> Problem to work on: From the article on cocktail parties for dogs, copy word for word the passage from "At Mickey's first" to "bring their dogs.".

# "Furry, retarded people"?



## Johnny Thunder (Feb 24, 2006)

* US cocktail parties for dogs target human wallets
*
By Jim FinkleSat Sep 9, 9:47 PM ET

At Mickey's first evening at a nightclub he listened to loud music, scoffed appetisers and lapped up cocktails of chicken soup and beet juice instead of gin or vodka.

A 13-year-old Boston terrier, Mickey was among 50 dogs -- and 250 humans -- at a party in Boston by SkyBark, which began in Los Angeles. The gathering was aimed at marketing canine products while raising money for charity and is part of a new trend towards nightlife where humans are encouraged to bring their dogs.

Such parties are sponsored by companies marketing extravagant dog products, including all-natural, wheat-free dog treats at $11 (6 pounds) a pound, synthetic-grass covered indoor porta-potties for $280 and leather jackets for $540.

Such goods are helping fuel growth in U.S. sales of pet products, which the American Pet Products Manufacturers Association estimates will rise 6 percent to a record $38.4 billion in 2006, including about $7 billion on dogs.

Canine cocktail parties give entrepreneurs a chance to push their high-priced wares to consumers who are drawn in by the chance to socialise with other dog lovers.

"Dogs provide a way for people to get to know each other a little deeper than they ordinarily would. They serve as social facilitators," says Leslie Irvine, a University of Colorado at Boulder sociologist who studies human-animal behaviour.

This isn't the only way that man's best friends are helping owners make connections.

There are "yappie hours" in Boulder where people get together to have drinks and socialise while their pets play. In big cities, some singles get spruced up to walk their dogs, hoping to meet a romantic prospect.

The Nordstrom department store in Hollywood lets customers bring dogs of all sizes shopping with them.

Ingrid Newkirk, president of People for the Ethical Treatment of Animals, says parties for dogs have become so popular that she decided to write a guide to throwing healthy ones.

There's nothing wrong with spoiling your pet, she says, though it's important to keep the dog's welfare in mind. That means staying away from novelties like pooch-sized party hats, which are held on with rubber bands that can give dogs headaches, or uncomfortable outfits that might trip them up.

"People have good intentions but they don't pay enough attention to what the animal is experiencing," says Newkirk.

"FURRY, RETARDED PEOPLE"

Italian designer Gucci sells a leather pet carrier for $2,655 and markets bone-shaped brass dog pendants embossed with its logo for $90. Les Pooch sells a doggie perfume made in France at $3,000 for a 4-ounce bottle.

But not everyone sees the trend favourably. University of Connecticut sociologist Clinton Sanders says that dogs don't get any pleasure from extravagances.

"I don't have too much sympathy for turning dogs into furry, retarded people. They aren't people. They are dogs," says Sanders, author of the book "Understanding Dogs."

The SkyBark party in Boston seemed to appeal more to the sensibilities of cash-carrying humans than the dogs. A canine caterer offered "muttini" cocktails, but bowls of water were scarce. Pet-a-Potty litter boxes were available for purchase, but dogs were directed to relieve themselves outdoors.

And sometimes the humans took over too much.

> Raw records:
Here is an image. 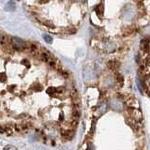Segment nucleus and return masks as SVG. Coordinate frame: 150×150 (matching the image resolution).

--

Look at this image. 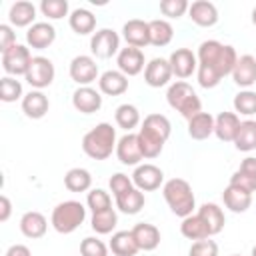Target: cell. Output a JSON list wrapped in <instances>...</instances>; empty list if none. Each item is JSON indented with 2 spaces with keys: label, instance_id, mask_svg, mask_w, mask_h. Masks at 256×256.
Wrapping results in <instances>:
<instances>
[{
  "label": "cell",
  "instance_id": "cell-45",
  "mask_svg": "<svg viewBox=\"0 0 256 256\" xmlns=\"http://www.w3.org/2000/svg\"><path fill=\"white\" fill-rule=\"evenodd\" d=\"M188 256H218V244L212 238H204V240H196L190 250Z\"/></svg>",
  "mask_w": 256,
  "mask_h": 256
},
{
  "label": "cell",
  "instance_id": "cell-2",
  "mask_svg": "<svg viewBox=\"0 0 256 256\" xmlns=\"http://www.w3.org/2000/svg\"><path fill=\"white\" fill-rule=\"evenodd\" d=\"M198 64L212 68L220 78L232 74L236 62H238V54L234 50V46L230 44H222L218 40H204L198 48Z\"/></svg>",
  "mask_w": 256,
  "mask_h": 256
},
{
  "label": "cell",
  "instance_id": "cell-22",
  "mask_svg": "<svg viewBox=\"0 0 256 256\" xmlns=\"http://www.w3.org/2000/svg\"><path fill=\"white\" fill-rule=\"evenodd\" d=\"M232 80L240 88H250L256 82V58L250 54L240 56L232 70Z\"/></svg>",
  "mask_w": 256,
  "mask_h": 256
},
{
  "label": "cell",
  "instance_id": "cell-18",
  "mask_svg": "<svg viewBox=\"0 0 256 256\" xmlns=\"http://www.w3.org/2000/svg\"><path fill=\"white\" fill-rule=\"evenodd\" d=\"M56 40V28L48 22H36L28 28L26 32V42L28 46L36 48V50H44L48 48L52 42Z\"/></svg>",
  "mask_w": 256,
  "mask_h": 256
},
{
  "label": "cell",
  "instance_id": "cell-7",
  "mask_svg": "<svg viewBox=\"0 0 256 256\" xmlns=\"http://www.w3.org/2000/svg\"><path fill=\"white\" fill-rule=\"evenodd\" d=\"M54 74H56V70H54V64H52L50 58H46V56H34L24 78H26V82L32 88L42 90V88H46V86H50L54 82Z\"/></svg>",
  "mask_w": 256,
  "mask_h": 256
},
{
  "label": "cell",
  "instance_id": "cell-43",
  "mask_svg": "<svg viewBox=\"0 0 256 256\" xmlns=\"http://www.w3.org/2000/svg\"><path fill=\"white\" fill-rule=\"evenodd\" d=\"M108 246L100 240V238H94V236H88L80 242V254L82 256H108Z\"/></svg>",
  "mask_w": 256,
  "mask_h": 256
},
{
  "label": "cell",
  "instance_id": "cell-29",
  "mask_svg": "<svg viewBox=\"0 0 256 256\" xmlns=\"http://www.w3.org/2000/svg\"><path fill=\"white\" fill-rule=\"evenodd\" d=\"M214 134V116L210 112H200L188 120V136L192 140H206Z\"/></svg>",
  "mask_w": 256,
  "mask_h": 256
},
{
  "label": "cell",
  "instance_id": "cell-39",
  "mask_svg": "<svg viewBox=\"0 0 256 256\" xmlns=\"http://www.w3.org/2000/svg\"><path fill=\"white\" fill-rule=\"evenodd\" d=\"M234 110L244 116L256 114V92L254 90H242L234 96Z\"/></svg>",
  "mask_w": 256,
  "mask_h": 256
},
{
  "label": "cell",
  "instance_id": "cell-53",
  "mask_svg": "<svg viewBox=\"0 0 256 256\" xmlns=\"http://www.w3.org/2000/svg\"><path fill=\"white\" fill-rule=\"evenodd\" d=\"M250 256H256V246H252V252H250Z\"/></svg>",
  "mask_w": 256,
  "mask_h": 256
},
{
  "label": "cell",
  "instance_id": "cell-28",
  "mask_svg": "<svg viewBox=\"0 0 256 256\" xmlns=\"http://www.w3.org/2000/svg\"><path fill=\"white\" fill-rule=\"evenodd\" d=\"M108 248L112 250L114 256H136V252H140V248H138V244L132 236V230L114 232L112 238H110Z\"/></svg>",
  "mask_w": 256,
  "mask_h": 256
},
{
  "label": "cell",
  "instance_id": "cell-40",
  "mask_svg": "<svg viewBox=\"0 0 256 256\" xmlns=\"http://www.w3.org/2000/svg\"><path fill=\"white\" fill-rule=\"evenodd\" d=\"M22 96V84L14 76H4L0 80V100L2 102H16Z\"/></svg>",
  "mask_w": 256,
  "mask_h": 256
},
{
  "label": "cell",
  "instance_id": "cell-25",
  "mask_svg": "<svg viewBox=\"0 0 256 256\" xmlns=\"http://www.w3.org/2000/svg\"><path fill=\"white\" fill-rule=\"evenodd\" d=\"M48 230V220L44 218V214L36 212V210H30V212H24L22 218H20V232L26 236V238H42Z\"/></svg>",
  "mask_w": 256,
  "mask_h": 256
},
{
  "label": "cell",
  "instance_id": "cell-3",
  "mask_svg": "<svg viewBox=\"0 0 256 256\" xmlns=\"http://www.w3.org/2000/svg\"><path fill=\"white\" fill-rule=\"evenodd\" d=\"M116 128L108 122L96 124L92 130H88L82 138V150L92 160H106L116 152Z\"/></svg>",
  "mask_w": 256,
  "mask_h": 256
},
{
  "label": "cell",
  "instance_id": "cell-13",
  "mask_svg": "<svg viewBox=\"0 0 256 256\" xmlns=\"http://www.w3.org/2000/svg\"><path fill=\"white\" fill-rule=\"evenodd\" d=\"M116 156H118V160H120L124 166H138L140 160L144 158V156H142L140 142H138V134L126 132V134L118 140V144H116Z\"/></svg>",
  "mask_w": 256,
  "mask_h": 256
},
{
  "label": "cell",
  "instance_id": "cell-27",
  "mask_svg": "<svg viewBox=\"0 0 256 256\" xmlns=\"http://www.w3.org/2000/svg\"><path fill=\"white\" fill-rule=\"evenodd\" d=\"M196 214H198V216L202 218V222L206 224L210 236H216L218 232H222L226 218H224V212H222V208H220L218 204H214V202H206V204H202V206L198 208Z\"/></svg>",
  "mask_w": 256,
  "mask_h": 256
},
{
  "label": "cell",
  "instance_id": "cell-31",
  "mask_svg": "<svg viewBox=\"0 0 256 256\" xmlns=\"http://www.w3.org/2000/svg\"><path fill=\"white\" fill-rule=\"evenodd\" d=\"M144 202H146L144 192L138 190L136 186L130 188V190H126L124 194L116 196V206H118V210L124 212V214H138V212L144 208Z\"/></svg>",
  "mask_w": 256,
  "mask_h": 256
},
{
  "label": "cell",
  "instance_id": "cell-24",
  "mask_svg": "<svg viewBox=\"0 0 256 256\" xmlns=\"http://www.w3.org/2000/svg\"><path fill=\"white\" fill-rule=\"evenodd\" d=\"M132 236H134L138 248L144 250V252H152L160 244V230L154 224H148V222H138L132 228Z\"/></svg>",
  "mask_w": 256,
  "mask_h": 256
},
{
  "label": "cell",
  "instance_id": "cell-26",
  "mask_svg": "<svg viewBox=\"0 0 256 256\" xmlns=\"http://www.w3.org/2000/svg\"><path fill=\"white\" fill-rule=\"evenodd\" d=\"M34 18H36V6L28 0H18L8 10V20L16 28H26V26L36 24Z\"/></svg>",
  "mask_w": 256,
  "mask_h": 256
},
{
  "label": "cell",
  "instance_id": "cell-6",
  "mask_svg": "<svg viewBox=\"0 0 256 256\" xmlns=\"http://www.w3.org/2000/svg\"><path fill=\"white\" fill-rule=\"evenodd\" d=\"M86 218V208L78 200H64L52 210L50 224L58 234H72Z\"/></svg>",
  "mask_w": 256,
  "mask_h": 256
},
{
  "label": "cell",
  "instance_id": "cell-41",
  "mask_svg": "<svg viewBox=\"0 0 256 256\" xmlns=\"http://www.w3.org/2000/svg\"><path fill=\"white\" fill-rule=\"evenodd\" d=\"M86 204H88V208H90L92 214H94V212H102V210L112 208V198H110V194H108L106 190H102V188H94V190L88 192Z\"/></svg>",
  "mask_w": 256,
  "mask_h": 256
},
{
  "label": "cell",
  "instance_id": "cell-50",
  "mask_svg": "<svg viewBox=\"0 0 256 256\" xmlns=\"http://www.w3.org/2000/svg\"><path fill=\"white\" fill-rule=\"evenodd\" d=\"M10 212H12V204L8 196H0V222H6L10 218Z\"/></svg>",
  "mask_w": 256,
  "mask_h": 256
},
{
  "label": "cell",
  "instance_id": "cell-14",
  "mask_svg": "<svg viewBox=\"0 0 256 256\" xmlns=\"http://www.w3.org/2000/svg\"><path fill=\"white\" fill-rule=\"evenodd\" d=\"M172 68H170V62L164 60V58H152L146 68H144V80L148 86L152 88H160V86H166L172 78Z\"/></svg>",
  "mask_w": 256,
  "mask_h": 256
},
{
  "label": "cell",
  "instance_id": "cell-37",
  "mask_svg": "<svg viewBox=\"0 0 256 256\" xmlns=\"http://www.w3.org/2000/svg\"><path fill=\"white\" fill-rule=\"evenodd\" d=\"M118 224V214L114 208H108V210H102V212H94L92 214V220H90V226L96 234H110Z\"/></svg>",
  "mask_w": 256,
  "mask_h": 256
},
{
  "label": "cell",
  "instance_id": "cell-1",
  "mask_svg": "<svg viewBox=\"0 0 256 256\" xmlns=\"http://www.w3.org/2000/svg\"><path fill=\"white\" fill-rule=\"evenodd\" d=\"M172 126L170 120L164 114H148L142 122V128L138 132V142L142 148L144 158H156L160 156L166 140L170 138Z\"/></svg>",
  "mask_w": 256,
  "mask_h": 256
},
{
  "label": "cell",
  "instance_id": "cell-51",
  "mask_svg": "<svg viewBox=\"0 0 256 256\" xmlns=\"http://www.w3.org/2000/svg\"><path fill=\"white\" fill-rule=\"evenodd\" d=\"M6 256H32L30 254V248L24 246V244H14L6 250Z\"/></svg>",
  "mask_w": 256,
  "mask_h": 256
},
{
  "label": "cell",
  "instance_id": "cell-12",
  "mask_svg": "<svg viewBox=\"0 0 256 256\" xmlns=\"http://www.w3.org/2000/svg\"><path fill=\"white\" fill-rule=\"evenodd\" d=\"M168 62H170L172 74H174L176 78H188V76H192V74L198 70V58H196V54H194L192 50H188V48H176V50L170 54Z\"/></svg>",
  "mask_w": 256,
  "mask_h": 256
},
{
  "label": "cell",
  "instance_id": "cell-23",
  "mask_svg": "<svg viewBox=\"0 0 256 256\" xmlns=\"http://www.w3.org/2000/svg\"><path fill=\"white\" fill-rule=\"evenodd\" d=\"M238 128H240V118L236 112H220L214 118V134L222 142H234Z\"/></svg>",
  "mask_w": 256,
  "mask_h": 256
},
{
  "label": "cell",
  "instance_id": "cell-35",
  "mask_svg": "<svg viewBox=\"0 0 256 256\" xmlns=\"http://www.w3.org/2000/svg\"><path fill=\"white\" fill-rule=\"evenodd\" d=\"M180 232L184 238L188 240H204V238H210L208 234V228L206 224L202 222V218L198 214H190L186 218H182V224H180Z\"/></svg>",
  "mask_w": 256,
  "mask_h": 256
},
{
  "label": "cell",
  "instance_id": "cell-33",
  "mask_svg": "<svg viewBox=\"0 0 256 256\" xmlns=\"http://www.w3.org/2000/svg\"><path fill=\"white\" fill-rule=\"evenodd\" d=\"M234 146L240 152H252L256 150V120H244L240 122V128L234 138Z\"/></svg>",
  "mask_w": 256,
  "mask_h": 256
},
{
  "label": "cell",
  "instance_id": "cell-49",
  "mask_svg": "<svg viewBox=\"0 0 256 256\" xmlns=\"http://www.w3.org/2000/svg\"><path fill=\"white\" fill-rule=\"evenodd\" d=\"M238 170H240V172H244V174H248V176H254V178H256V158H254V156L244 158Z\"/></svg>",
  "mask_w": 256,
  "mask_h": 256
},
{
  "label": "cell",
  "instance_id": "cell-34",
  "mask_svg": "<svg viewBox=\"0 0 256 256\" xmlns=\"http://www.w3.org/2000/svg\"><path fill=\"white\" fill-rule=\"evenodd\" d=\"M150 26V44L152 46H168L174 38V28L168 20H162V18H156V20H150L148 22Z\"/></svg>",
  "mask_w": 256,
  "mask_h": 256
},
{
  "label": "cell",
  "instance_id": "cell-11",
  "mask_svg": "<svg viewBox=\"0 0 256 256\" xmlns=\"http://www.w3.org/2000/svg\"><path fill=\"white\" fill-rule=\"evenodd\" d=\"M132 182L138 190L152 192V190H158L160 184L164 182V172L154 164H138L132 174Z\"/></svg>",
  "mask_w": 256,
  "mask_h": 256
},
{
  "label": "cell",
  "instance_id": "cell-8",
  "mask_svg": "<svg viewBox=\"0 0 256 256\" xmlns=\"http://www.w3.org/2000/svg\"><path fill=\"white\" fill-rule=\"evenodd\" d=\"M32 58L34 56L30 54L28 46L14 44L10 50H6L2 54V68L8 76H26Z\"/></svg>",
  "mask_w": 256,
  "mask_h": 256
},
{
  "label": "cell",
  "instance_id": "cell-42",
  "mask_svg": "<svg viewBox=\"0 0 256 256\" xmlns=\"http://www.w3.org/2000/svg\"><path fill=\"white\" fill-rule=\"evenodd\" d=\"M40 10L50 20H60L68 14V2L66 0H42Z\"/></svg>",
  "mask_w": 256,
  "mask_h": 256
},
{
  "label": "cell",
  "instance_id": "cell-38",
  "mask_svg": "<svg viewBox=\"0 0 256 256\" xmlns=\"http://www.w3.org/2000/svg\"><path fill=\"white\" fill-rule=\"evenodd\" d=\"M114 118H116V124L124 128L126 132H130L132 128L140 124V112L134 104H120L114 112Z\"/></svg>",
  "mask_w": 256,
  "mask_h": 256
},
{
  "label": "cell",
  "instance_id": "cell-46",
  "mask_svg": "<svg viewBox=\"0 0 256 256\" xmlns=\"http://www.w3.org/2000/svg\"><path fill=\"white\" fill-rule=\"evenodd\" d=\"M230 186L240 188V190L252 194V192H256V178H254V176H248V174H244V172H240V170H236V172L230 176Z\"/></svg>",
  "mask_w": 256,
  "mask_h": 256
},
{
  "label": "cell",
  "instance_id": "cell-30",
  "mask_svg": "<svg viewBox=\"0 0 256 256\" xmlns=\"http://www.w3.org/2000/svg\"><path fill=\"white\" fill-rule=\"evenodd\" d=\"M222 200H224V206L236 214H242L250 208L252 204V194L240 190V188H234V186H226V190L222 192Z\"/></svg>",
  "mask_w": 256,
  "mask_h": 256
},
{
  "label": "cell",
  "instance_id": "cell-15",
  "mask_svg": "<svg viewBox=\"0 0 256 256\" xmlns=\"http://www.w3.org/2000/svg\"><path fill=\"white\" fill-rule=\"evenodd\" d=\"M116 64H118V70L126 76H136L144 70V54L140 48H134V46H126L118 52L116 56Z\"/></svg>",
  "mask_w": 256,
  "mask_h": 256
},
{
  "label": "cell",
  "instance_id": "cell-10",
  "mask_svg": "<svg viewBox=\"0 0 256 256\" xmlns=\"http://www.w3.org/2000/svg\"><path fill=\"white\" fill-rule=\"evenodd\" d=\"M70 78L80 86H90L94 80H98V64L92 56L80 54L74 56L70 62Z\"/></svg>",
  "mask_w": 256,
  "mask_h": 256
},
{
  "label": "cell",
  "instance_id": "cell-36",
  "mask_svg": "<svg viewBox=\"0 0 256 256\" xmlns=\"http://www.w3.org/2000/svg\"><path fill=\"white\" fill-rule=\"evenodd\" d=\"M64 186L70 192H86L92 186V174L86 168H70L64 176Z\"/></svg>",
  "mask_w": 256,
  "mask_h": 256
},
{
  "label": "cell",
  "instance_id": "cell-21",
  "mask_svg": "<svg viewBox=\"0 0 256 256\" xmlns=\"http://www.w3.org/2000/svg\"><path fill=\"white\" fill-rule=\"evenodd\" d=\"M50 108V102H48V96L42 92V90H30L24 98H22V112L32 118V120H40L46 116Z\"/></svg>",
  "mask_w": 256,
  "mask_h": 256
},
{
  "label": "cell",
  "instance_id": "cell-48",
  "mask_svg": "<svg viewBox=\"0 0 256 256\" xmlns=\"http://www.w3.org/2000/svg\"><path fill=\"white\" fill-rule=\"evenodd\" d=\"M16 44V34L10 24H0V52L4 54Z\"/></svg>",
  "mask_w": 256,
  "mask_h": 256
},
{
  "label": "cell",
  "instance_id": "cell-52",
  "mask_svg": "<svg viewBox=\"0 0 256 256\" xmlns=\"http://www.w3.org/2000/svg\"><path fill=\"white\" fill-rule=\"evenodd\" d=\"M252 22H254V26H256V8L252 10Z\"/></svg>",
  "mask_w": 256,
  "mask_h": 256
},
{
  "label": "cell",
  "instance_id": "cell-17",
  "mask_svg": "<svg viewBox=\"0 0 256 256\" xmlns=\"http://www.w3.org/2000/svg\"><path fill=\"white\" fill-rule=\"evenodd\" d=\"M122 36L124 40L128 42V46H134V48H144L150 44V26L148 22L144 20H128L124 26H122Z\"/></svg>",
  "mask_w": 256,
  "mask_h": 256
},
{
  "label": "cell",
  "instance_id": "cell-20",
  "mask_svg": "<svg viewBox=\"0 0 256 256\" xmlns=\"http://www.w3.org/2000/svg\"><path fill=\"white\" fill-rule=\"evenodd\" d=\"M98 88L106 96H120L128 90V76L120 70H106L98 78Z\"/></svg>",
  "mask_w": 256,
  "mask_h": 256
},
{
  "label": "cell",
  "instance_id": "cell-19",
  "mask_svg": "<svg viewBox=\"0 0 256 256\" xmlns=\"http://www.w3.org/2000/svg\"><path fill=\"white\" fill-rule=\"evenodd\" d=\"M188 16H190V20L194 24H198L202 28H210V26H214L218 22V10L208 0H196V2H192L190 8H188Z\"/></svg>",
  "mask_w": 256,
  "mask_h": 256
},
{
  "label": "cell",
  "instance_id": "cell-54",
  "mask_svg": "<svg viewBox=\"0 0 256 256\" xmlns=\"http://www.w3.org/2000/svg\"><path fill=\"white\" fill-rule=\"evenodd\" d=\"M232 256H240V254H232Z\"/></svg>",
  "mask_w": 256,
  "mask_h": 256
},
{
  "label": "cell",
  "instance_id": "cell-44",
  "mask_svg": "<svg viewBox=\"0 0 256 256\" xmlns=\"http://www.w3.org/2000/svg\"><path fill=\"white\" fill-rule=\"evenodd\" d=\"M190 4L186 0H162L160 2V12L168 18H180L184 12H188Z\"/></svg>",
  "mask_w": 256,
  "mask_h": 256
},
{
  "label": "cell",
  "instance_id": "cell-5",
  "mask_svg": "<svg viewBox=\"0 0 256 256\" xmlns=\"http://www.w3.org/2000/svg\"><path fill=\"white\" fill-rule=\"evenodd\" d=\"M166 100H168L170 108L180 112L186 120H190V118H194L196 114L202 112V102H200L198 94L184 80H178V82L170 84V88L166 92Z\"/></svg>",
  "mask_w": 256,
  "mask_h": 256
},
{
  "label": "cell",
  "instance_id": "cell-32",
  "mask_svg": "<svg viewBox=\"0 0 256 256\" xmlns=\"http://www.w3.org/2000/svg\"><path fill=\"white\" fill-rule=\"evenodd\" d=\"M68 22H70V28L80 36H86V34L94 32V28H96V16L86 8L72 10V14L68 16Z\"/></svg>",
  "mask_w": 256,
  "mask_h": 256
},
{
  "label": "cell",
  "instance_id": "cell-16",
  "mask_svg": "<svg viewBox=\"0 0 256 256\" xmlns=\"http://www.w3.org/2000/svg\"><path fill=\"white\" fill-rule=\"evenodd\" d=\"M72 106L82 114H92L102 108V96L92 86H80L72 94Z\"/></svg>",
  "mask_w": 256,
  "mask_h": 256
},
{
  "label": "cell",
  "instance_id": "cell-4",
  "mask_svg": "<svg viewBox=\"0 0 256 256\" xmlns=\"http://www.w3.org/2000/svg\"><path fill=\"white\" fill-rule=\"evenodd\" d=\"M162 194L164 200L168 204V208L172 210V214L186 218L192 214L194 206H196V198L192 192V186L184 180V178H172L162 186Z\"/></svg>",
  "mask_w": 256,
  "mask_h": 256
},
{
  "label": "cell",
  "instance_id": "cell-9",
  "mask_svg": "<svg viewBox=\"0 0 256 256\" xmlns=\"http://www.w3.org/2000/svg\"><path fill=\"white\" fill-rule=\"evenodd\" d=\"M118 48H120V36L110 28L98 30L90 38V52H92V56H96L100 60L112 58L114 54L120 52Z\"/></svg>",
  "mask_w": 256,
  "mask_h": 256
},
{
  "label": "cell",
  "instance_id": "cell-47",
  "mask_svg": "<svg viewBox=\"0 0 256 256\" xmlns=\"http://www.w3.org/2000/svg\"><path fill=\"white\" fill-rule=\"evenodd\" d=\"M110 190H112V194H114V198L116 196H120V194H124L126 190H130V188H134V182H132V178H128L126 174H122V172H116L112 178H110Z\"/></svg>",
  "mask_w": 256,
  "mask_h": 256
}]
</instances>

> Result of the exercise:
At Mickey's first evening at a nightclub he listened to loud music, scoffed appetisers and lapped up cocktails of chicken soup and beet juice instead of gin or vodka.

A 13-year-old Boston terrier, Mickey was among 50 dogs -- and 250 humans -- at a party in Boston by SkyBark, which began in Los Angeles. The gathering was aimed at marketing canine products while raising money for charity and is part of a new trend towards nightlife where humans are encouraged to bring their dogs.